The recurring test cheating scandals of the Rhee-Henderson years may seem extraordinary but, in fairness, DCPS was more likely than the average U.S. school district to be caught because it received a much higher degree of scrutiny. Given how tests are typically administered in this country, the incidence of cheating is likely far greater than news accounts suggest, for several reasons:

–in most cases, those who administer tests—schoolteachers and administrators—have an interest in their results;

–test security protocols are numerous and complicated yet, nonetheless, the responsibility of non-expert ordinary school personnel, guaranteeing their inconsistent application across schools and over time;

–after-the-fact statistical analyses are not legal proof—the odds of a certain amount of wrong-to-right erasures in a single classroom on a paper-and-pencil test being coincidental may be a thousand to one, but one-in-a-thousand is still legally plausible; and

–after-the-fact investigations based on interviews are time-consuming, scattershot, and uneven.
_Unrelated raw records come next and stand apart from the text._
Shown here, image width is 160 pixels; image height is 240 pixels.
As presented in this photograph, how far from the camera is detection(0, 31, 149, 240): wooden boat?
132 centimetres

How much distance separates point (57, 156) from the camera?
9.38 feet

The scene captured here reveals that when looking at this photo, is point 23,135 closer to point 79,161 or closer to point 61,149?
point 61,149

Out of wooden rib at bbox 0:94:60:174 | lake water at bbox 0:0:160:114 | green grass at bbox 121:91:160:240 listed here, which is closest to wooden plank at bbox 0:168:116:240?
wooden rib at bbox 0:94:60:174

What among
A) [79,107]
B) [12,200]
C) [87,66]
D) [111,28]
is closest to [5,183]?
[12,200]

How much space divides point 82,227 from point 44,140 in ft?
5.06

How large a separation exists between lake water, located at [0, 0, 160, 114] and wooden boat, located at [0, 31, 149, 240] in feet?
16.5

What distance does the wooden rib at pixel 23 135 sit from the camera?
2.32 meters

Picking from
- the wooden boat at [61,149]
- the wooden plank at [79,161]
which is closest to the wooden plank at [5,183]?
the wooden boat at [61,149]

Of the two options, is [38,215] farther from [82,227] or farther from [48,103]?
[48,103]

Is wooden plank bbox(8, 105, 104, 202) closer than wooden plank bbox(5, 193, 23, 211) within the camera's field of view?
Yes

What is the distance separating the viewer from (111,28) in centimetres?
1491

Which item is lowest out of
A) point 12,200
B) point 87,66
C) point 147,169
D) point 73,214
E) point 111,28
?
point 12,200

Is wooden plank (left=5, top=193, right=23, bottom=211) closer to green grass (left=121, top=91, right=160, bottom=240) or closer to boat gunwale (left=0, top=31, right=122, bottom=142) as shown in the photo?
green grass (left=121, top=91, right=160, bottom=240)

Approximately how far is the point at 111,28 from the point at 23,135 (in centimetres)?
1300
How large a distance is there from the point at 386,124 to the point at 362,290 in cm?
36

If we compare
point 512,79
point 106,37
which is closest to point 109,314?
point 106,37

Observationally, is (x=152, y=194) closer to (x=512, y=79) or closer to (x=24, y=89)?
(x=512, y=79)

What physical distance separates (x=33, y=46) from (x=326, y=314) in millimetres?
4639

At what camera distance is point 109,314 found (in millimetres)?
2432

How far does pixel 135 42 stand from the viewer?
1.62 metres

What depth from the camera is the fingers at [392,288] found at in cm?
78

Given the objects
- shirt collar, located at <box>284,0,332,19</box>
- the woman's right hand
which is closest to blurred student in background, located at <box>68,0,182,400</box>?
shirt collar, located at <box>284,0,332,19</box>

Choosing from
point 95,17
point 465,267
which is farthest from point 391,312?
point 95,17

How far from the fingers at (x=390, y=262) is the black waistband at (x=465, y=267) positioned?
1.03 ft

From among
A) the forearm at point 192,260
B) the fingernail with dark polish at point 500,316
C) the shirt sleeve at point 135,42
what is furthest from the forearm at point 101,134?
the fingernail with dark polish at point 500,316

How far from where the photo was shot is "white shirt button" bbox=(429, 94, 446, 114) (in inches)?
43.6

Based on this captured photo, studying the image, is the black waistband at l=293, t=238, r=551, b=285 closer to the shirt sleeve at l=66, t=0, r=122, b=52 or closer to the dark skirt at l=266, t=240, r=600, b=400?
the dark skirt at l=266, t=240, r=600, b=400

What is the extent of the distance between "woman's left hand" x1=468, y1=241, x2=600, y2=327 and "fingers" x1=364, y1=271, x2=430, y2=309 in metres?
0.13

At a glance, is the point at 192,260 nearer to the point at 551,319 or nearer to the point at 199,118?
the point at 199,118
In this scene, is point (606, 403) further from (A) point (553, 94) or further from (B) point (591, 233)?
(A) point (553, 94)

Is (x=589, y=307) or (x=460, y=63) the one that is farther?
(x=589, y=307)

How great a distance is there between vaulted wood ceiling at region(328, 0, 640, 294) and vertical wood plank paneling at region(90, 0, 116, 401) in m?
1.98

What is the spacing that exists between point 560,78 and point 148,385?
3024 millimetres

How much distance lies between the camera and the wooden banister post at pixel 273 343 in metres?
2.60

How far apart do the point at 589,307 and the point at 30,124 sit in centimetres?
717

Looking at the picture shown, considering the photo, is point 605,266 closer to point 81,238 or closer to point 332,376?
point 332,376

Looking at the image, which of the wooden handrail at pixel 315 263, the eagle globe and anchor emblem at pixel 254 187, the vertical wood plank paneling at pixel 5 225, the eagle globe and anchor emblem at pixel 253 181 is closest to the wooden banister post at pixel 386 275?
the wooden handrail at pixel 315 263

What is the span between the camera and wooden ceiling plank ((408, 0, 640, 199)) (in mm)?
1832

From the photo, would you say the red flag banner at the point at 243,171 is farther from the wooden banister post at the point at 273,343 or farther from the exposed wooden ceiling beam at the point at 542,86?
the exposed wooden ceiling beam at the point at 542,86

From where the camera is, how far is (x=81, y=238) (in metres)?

Still, there were measures that the Rhee-Henderson administrations could have adopted to substantially reduce the incidence of cheating, but they chose none that might have been effective. Rather, they dug in their heels, insisted that only a few schools had issues, which they thoroughly resolved, and repeatedly denied any systematic problem.

Phelps’ articles were originally published at the Nonpartisan Education Review. They were reposted on Valerie Jablow’s blog.

Related posts

Texas Observer: How ETS Screwed Up the Tests in Texas

V4tgDpeDBhQGUBa7

Eleven Warning Signs that Privatizers Are Invading Your School District During the Pandemic

V4tgDpeDBhQGUBa7

Indiana: Less Money, More Chaos

V4tgDpeDBhQGUBa7

Utah: Charter Schools Waste Millions on Advertising

V4tgDpeDBhQGUBa7

Yes, Betsy DeVos Can Privatize Large Numbers of Public Schools, with the Help of Red States

V4tgDpeDBhQGUBa7

Reince Priebus: Green Card Holders Won’t Be Barred from Entry

V4tgDpeDBhQGUBa7

Julian Vasquez Heilig on the Hoax of the “Parent Trigger”

V4tgDpeDBhQGUBa7

Rhode Island NEA Endorses Opt Out and Teachers’ Right to Speak About It

V4tgDpeDBhQGUBa7

Nancy Flanagan: What If This Were the Best Year Ever?